[[ DATA SUPPLIED open ]]

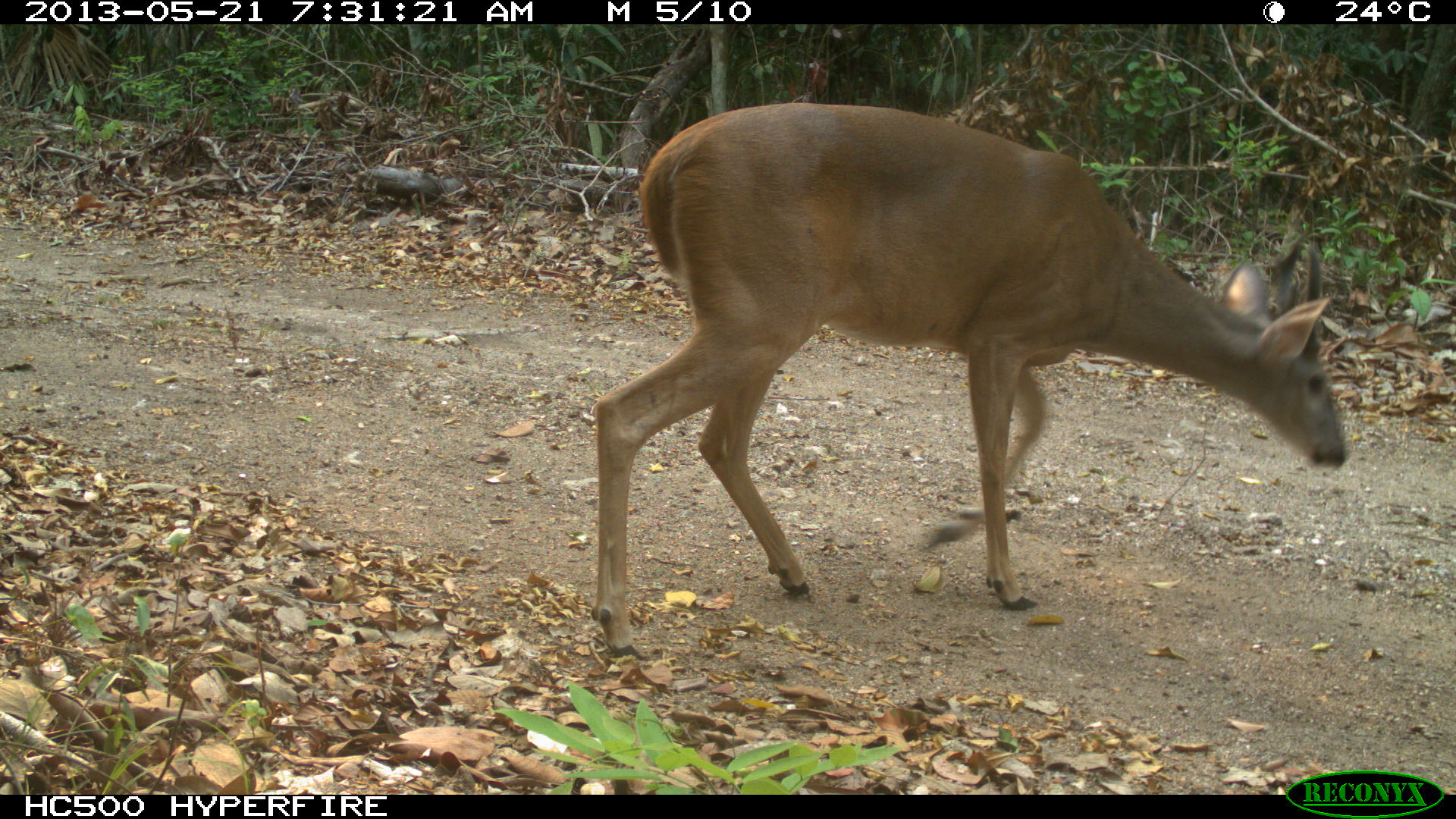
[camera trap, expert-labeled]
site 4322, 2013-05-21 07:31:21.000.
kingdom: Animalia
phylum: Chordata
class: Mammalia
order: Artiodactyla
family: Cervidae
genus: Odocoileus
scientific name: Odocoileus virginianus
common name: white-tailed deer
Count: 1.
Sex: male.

[[ DATA SUPPLIED closed ]]

■ **TASK INSTRUCTIONS**
Output the records above exactly as they are, leaving out the pictures.

■ **YOUR RESPONSE**
[camera trap, expert-labeled]
site 4322, 2013-05-21 07:31:21.000.
kingdom: Animalia
phylum: Chordata
class: Mammalia
order: Artiodactyla
family: Cervidae
genus: Odocoileus
scientific name: Odocoileus virginianus
common name: white-tailed deer
Count: 1.
Sex: male.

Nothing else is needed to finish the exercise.